I don’t think there has ever been a generation of workers so connected, so available at a moment’s notice, who can do their jobs from literally anywhere, thanks to personal mobile devices.

This BYOD or “bring your own device” mentality is the type of situation any sophisticated company should be happy to embrace, right?

Well, yes. And no.

We’re using our mobile phones and tablets to work from anywhere: train, plane or automobile. We hold meetings, communicate with customers, we create spreadsheets and financial models and literally run our businesses from wherever we are, day or night – just the way our growing workforce of millennials and others like it. Still, BYOD can sometimes be tough for a company to swallow.

Benefits and challenges of BYOD

BYOD has plenty of proven benefits. Studies have shown that employee satisfaction and productivity both increase when workers use their own devices for work. Mobile apps allow workers to review and modify documents, read and respond to emails, get messages and review calendars to see what’s planned for the day. And is there an employer out there who would shun a more productive workforce?

Yes – when the problems of BYOD arise. Remember Sony Pictures? The North Korean hack that caused Sony so much trouble happened largely because Sony workers were slapping their user credentials everywhere – on so many devices and so many apps – and no one was managing the vulnerabilities.

This doesn’t mean companies should stop allowing employees to use their own devices for work. It does mean companies need to be smart about BYOD by being prepared. How? The following recommendations can help.

Preparing for BYOD in your workplace:

  1. Determine what you’re up against. First, survey your employees about the types of devices they want to bring to work, so IT can be prepared for them – whatever they might be.
  2. Decide what you will support and won’t. If there’s a problem with access on a mobile phone, should IT support it? That’s something you’ll need to decide. Set up a policy and discuss the types of devices and apps that make sense for your IT team to support. And realize that you may not be able to support everything.
  3. PCs, too? If phones are fine but laptops are a problem, consider developing a limited BYOD policy that restricts the type of personal devices employees can use for work.
  4. Provide employees with mobile devices. While it doesn’t save money on hardware, providing mobile devices to employees may make it easier for both workers and IT teams to stay productive.
  5. Consider a cloud or virtual desktop option. One of the easiest ways to make work available to your employees anytime and anywhere is by giving them a virtual or cloud desktop instead. Look for options and providers that make security a priority to ensure sensitive data stays safe.
  6. Invest in management applications to control the security side. With so many devices and apps to manage, we recommend a security management tool like AirWatch Mobile Device Management, which enables businesses to manage a diverse fleet of Android, Apple iOS, BlackBerry, Mac OS, Symbian, Windows Mobile, Windows PC/RT and Windows Phone devices from a single management console.
  7. Limit user-based vulnerabilities by training employees. Have honest conversations with your employees about BYOD and be proactive about the solutions. Arm them with as much information as possible and perform occasional audits to make them accountable.

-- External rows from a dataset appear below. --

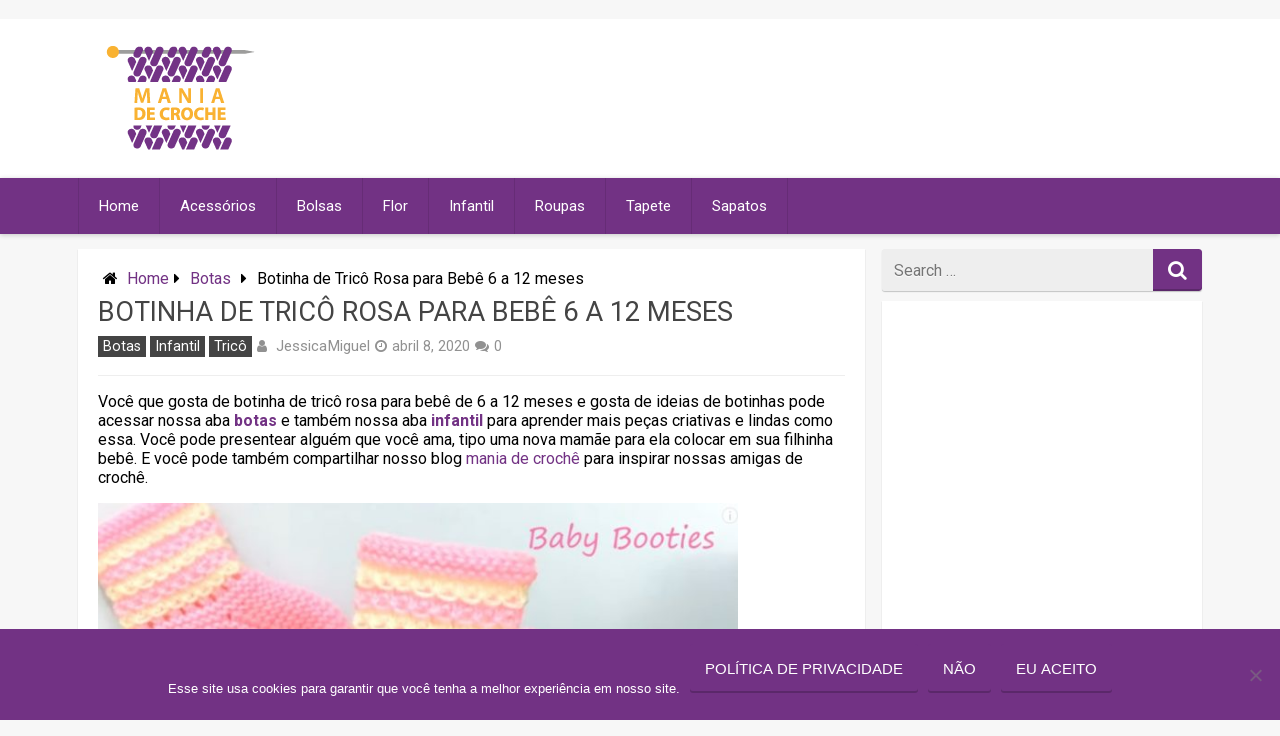

--- FILE ---
content_type: text/html; charset=utf-8
request_url: https://www.google.com/recaptcha/api2/aframe
body_size: 266
content:
<!DOCTYPE HTML><html><head><meta http-equiv="content-type" content="text/html; charset=UTF-8"></head><body><script nonce="tnrHU4JpFcNwzojRFYxnxA">/** Anti-fraud and anti-abuse applications only. See google.com/recaptcha */ try{var clients={'sodar':'https://pagead2.googlesyndication.com/pagead/sodar?'};window.addEventListener("message",function(a){try{if(a.source===window.parent){var b=JSON.parse(a.data);var c=clients[b['id']];if(c){var d=document.createElement('img');d.src=c+b['params']+'&rc='+(localStorage.getItem("rc::a")?sessionStorage.getItem("rc::b"):"");window.document.body.appendChild(d);sessionStorage.setItem("rc::e",parseInt(sessionStorage.getItem("rc::e")||0)+1);localStorage.setItem("rc::h",'1769102987564');}}}catch(b){}});window.parent.postMessage("_grecaptcha_ready", "*");}catch(b){}</script></body></html>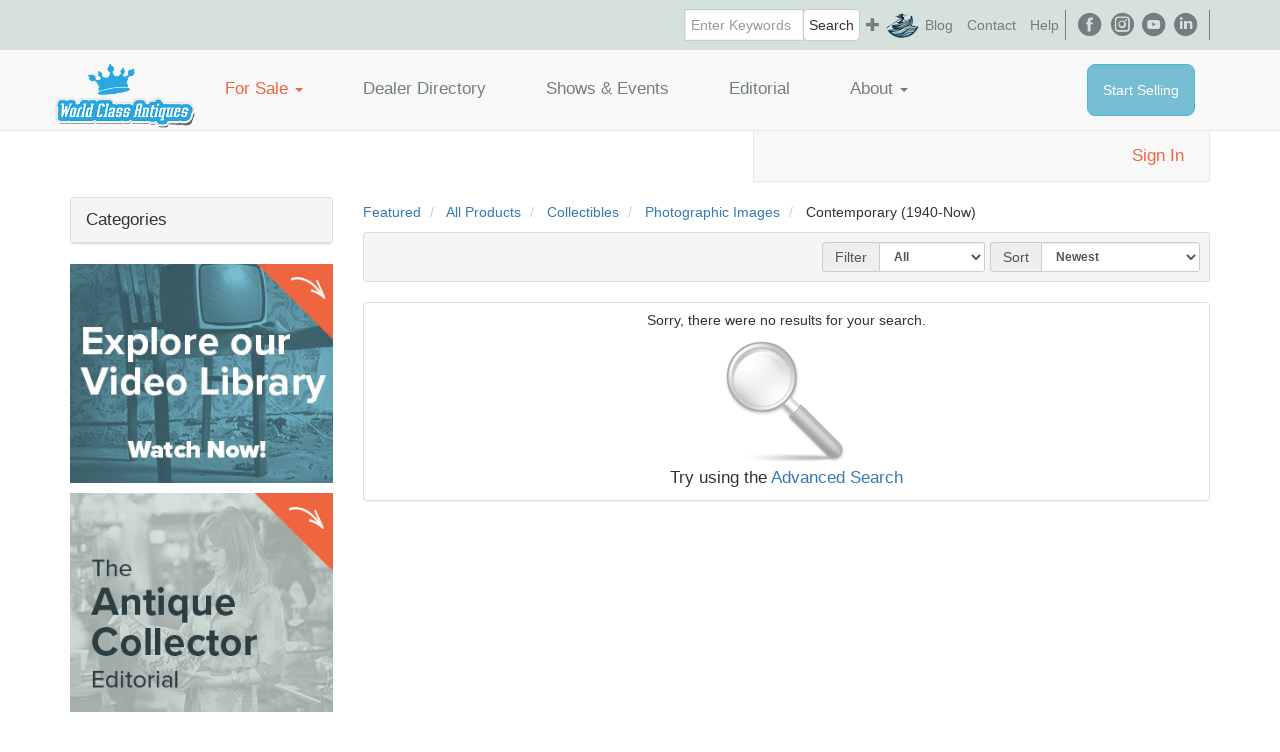

--- FILE ---
content_type: text/html; charset=utf-8
request_url: https://www.google.com/recaptcha/api2/aframe
body_size: 266
content:
<!DOCTYPE HTML><html><head><meta http-equiv="content-type" content="text/html; charset=UTF-8"></head><body><script nonce="Wu6e-dNObFjedL8-SM3aPA">/** Anti-fraud and anti-abuse applications only. See google.com/recaptcha */ try{var clients={'sodar':'https://pagead2.googlesyndication.com/pagead/sodar?'};window.addEventListener("message",function(a){try{if(a.source===window.parent){var b=JSON.parse(a.data);var c=clients[b['id']];if(c){var d=document.createElement('img');d.src=c+b['params']+'&rc='+(localStorage.getItem("rc::a")?sessionStorage.getItem("rc::b"):"");window.document.body.appendChild(d);sessionStorage.setItem("rc::e",parseInt(sessionStorage.getItem("rc::e")||0)+1);localStorage.setItem("rc::h",'1768385791853');}}}catch(b){}});window.parent.postMessage("_grecaptcha_ready", "*");}catch(b){}</script></body></html>

--- FILE ---
content_type: text/css
request_url: https://worldclassantiques.com/Marketplace/Content/AWE-Print.css
body_size: 370
content:
@media print {
    @page {
    size: A3;
    }
    body {
        margin: 0;
        padding: 0 !important;
        width: 1000px;
    }

    .container {
        width: auto;
        min-width: 980px;
    }

    a[href]:after {
        content: none;
    }

    .pages {
        position: relative;
    }
    .page {
        page-break-after: always;
        position: relative;
    }

 }

.no-history {
    color: #777;
    font-style: italic;
    font-weight: bold;
    margin: 10px;
    text-align: center;
}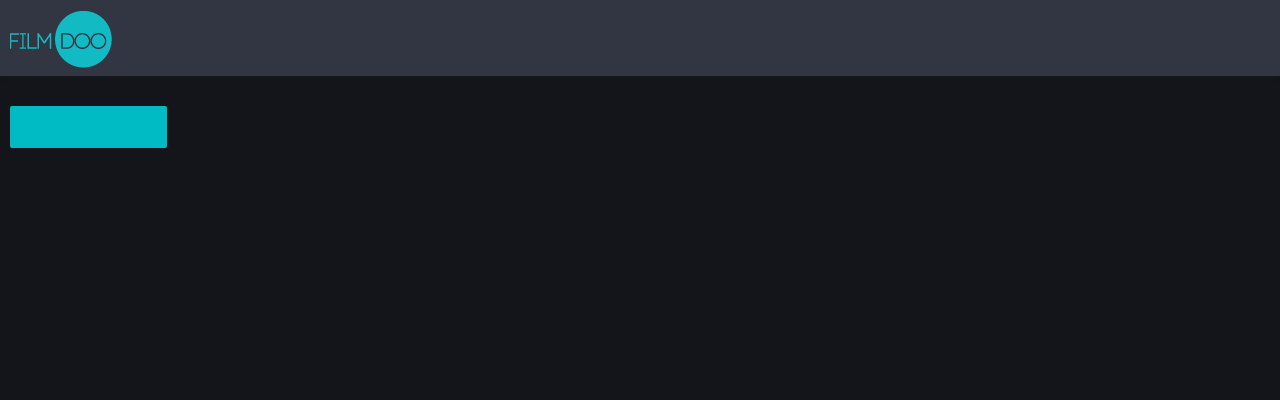

--- FILE ---
content_type: text/plain
request_url: https://www.google-analytics.com/j/collect?v=1&_v=j102&a=325280772&t=pageview&_s=1&dl=https%3A%2F%2Fwww.filmdoo.com%2Ffilms%2F%3Fsearch%3DAsian%26attr%3Dgenre%26server_token%3Dfc4fdb7a150de1976e17370a226f3bf7&ul=en-us%40posix&dt=Global%20Film%20Fan%20Community%20at%20FilmDoo&sr=1280x720&vp=1280x720&_u=IEBAAEABAAAAACAAI~&jid=117896093&gjid=1722224613&cid=1165091963.1763736874&tid=UA-53903361-1&_gid=1414729415.1763736874&_r=1&_slc=1&z=1190659497
body_size: -450
content:
2,cG-ET91SHQLW8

It’s not just millennials – across the board, workers today are becoming more comfortable and more productive with BYOD than with the old, archaic desktop-based tools we used to rely on. Employers don’t have time to be ignorant or blind to BYOD – or foolish enough to think that BYOD can be completely eliminated from the workplace.

The answer? Work with BYOD. Appreciate and embrace it and let it work for you, too.

Allow work to live in a worker’s pocket or backpack so he or she can have the flexibility to dive in and work whenever the time is right. Because, frankly, if my own employees are more engaged, more productive, actively doing their jobs and giving me their best results because they’re working on their tablet while on a train, why would I want to stop that?